Für den Biologisten Sarrazin steht fest, „dass Begabungen und den Lebenserfolg fördernde Einstellungen in jeder Population ungleich verteilt und zu einem guten Teil erblich sind“. Und nicht nur das: „Sehr robust ist die Erkenntnis, dass kulturfremde Einwanderung das soziale Kapital einer Gesellschaft vermindert.“

Wie schon bei seinem Bestseller „Deutschland schafft sich ab“ führt der Buchhalter der Unmenschlichkeit als vermeintliche „Belege“ Statistiken an, verwechselt jedoch konsequent Korrelationen mit Kausalitäten. Für Sarrazin liegt die Intelligenz in den Genen. Und selbstverständlich gibt es für ihn auch „Unterschiede in der kognitiven Kompetenz von Ethnien“ – und da sieht es nicht nur, aber besonders bei den Menschen muslimischen Glaubens aus Afrika und dem nahen Osten ganz schlecht aus.

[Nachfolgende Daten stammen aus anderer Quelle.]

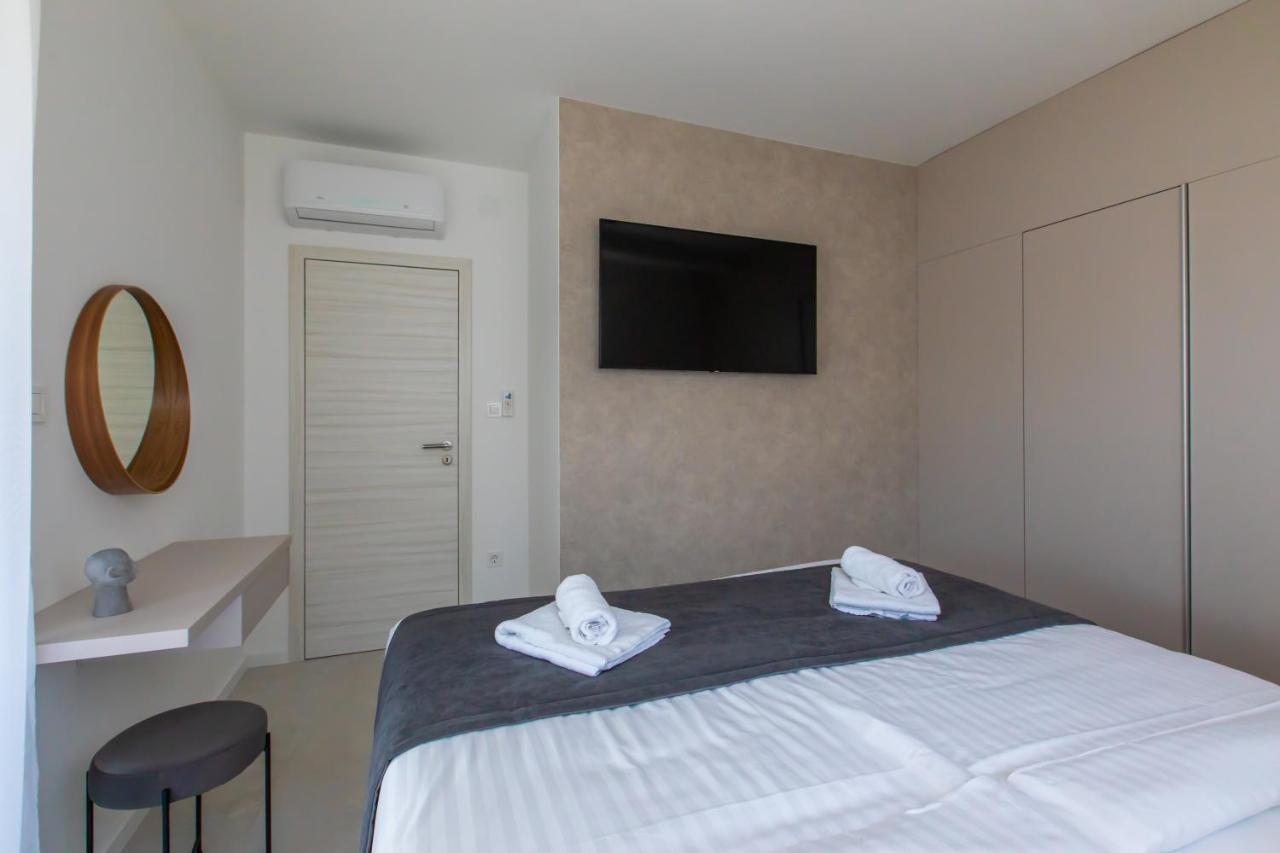 Beachfront Residences Stara Novalja Luaran gambar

Spiritus Rector der Pegida

Entsprechend verzerrt ist seine Wahrnehmung der Flüchtlingspolitik Angela Merkels, die der Spiritus Rector der Pegida-Bewegung nicht nur für die „größte politische Torheit, die ein deutscher Regierungschef seit dem Zweiten Weltkrieg beging“, hält, sondern für „das größte Sozialexperiment Europas seit der Russischen Revolution“.

Merkels „internationalistische Sicht“ habe „möglicherweise das Wohl der Welt im Allgemeinen im Blick, kaum aber noch die Interessen Europas und schon gar nicht das Interesse der Deutschen an der Zukunft der eigenen Nation, dem Schutz ihres Lebensumfeldes und ihrer kulturellen Identität“. Jemand, der solch einen Stuss von sich gibt, ist nicht mehr satisfaktionsfähig.

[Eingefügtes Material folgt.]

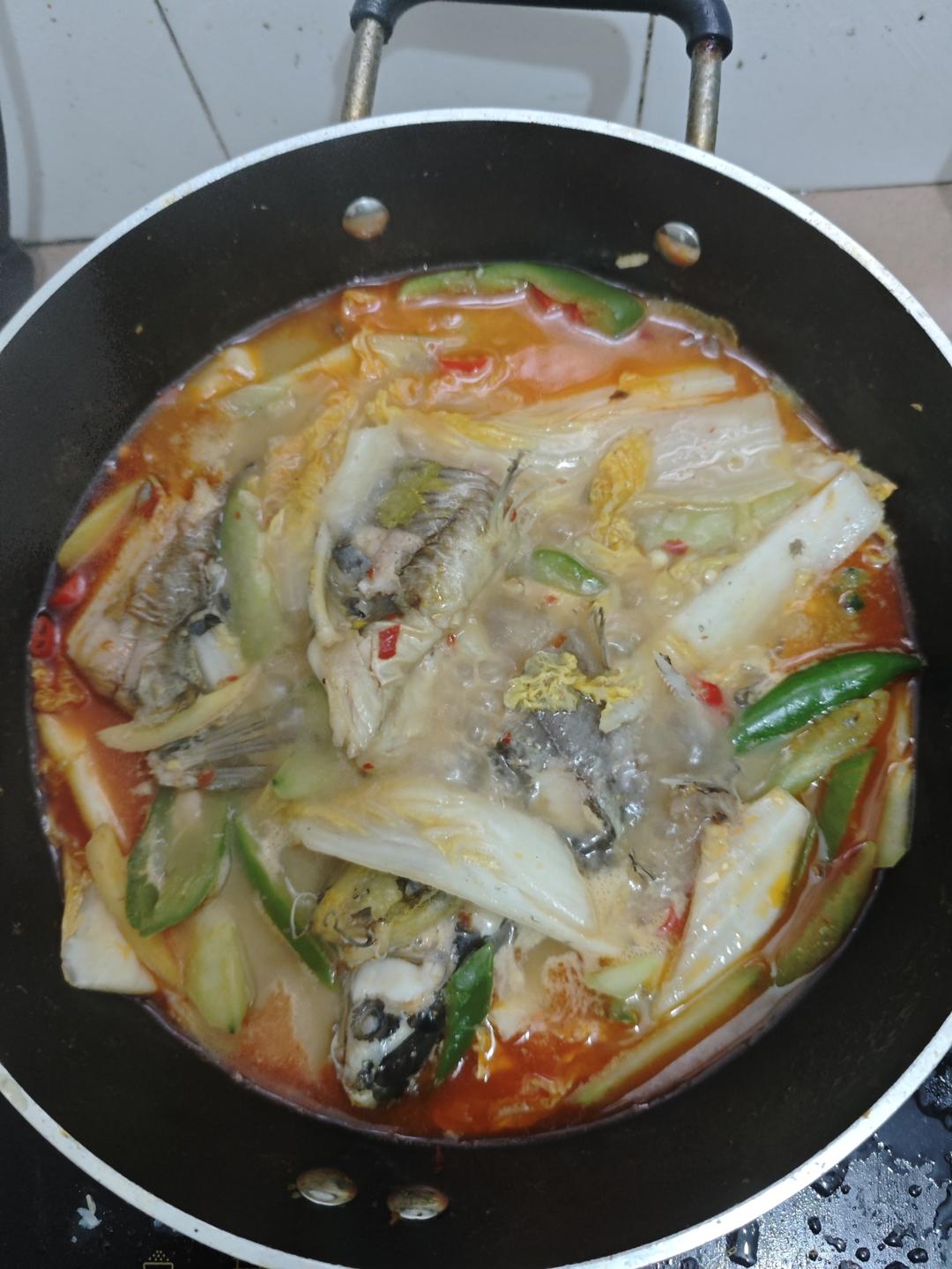 闷个黄骨鱼，黄丫头，黄鸭叫，家常简单味的！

So sehr der Konsalik der Sachbuchautoren im Großen danebenliegt, so wenig stimmt es bei ihm im Kleinen. Da zitiert er in seinem Buch schon mal Marx falsch, weil er ihn mit Lenin verwechselt. Oder er behauptet ernsthaft „das Fehlen von Gaststätten und Schenken […] in allen Staaten des real existierenden Sozialismus“. Aber darauf kommt es dann auch nicht mehr an.